* **DESCRIPTION OF THE TASK**
Each record below needs to be set down again exactly.

Dataset excerpts:
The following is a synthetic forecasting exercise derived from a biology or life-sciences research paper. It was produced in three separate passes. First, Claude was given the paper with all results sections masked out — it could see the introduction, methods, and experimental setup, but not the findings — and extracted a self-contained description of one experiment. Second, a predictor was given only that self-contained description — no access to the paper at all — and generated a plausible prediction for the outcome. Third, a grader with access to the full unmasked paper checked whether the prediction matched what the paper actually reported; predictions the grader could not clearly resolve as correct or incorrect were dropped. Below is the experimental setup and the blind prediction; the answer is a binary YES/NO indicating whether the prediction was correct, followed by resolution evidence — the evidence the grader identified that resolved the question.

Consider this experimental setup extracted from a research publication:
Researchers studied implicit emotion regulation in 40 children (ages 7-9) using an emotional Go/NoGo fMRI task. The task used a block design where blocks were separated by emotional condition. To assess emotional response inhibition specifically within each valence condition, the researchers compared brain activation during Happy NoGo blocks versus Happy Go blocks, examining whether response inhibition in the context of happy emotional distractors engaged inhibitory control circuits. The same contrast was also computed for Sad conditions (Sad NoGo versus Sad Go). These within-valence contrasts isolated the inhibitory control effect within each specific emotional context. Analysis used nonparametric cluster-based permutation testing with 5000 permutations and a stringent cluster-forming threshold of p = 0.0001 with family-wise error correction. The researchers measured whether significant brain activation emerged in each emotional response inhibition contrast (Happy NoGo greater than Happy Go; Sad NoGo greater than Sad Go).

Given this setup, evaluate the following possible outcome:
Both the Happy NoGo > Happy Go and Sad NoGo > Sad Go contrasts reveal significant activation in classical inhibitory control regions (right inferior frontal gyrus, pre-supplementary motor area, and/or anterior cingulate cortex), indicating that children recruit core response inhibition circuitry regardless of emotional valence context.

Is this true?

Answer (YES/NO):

* **RESPONSE**
The following is a synthetic forecasting exercise derived from a biology or life-sciences research paper. It was produced in three separate passes. First, Claude was given the paper with all results sections masked out — it could see the introduction, methods, and experimental setup, but not the findings — and extracted a self-contained description of one experiment. Second, a predictor was given only that self-contained description — no access to the paper at all — and generated a plausible prediction for the outcome. Third, a grader with access to the full unmasked paper checked whether the prediction matched what the paper actually reported; predictions the grader could not clearly resolve as correct or incorrect were dropped. Below is the experimental setup and the blind prediction; the answer is a binary YES/NO indicating whether the prediction was correct, followed by resolution evidence — the evidence the grader identified that resolved the question.

Consider this experimental setup extracted from a research publication:
Researchers studied implicit emotion regulation in 40 children (ages 7-9) using an emotional Go/NoGo fMRI task. The task used a block design where blocks were separated by emotional condition. To assess emotional response inhibition specifically within each valence condition, the researchers compared brain activation during Happy NoGo blocks versus Happy Go blocks, examining whether response inhibition in the context of happy emotional distractors engaged inhibitory control circuits. The same contrast was also computed for Sad conditions (Sad NoGo versus Sad Go). These within-valence contrasts isolated the inhibitory control effect within each specific emotional context. Analysis used nonparametric cluster-based permutation testing with 5000 permutations and a stringent cluster-forming threshold of p = 0.0001 with family-wise error correction. The researchers measured whether significant brain activation emerged in each emotional response inhibition contrast (Happy NoGo greater than Happy Go; Sad NoGo greater than Sad Go).

Given this setup, evaluate the following possible outcome:
Both the Happy NoGo > Happy Go and Sad NoGo > Sad Go contrasts reveal significant activation in classical inhibitory control regions (right inferior frontal gyrus, pre-supplementary motor area, and/or anterior cingulate cortex), indicating that children recruit core response inhibition circuitry regardless of emotional valence context.

Is this true?

Answer (YES/NO):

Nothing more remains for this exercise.